Photography by Stephen Spurlock

If you’re a turkey hunter, you’ve at least entertained the idea of completing a grand slam (bagging the four main subspecies of wild turkey in North America). Even more popular than the grand slam, is doing it in a single season. Sure, it would be a lot less hectic completing it over the course of several years, but most die-hards have an itch to get it done in one. While turkey hunting licenses and tags generally run cheaper than most other big game critters, tagging four different birds in multiple states will add up. Throw in the fact that you’ll visit different regions and you’ll find gas and lodgings eating up most of your hunting funds.

Stretching your grand slam over a few seasons might be your only option. If so, you won’t have to fork out as much cash up front. While this might give you more days to chase each species, you’ll probably find spend more in the long run. You have to find the strategy that works best for your situation. Here are a few tips to consider when planning a grand slam.
==============================
## Exercises
a - Answer these questions from the passage on the turkey grand slam:
(i) What does completing a grand slam involve?
(ii) According to the passage, what is even more popular than the grand slam itself?
(iii) What is one advantage of stretching a grand slam over a few seasons?
b - Translate this sentence from the passage on the turkey grand slam into Spanish: "You have to find the strategy that works best for your situation."
c - Carry the passage on planning a turkey grand slam forward from its final sentence by writing the tips it announces.

## Rows
==============================
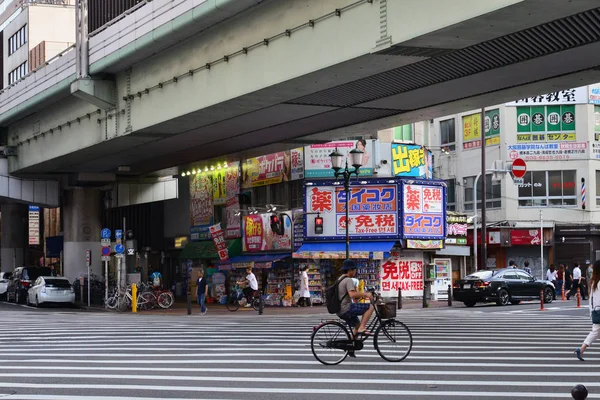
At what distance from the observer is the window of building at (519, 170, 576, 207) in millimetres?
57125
==============================
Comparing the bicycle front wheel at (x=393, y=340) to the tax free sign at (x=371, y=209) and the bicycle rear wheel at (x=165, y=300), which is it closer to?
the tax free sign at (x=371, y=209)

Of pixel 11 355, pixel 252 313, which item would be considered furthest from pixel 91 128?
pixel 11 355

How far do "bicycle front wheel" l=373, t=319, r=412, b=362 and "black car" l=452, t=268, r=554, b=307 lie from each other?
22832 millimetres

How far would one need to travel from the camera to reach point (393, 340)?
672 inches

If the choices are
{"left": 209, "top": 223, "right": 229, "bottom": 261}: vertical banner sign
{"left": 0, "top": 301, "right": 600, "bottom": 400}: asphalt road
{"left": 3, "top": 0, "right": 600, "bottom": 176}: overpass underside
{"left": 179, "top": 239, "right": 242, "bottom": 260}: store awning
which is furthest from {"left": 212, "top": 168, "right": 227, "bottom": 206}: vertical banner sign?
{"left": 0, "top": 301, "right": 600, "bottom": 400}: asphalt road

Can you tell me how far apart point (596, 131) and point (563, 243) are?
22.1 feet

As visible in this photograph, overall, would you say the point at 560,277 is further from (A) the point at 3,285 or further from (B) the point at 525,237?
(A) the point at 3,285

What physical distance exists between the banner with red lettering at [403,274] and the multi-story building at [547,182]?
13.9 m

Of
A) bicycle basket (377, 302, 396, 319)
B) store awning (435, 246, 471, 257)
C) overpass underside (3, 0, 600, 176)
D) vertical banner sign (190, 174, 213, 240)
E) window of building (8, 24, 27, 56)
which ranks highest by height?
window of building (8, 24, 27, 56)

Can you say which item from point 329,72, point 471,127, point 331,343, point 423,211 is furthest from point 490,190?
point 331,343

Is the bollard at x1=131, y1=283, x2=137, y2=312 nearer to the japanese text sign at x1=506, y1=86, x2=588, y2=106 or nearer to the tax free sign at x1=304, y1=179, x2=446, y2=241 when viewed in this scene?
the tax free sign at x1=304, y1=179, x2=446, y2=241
==============================
## Answers for this exercise
a -
(i) Bagging the four main subspecies of wild turkey in North America.
(ii) Completing it in a single season.
(iii) You won't have to fork out as much cash up front.

b - Tienes que encontrar la estrategia que mejor funcione para tu situación.

c -
Go Public

If you’re trying go as cheap as possible, forget outfitters or guided hunts. A DIY trip will save you extra hunting funds and give you a greater sense of accomplishment. But you can expect stiff competition and crowded parking lots. Of course, if you have friends or family with access to private ground in these states, that might be your best bet. Otherwise, finding birds and navigating the pressure will be the hardest part.

Start with Your Home State

Your home state (theoretically) should be the cheapest and most convenient state for you to hunt, especially if you have access to primo turkey hunting grounds. Even if you don’t, you’re still within easy driving distance of hunting opportunities and your resident tag will be cheaper than any non-resident tag.

Hunt Neighboring States

To cut down on fuel costs and save time, hunt states that border one another and where different species’ ranges overlap. For instance, to bag your Merriam and Rio turkeys, you could plan to hunt Merriam’s in Nebraska and then head south to tag a Rio in Kansas or Oklahoma. You don’t have a choice when it comes to Osceolas. It’s south Florida or bust. And if you live in a state where you can tag an Eastern, there’s your grand slam.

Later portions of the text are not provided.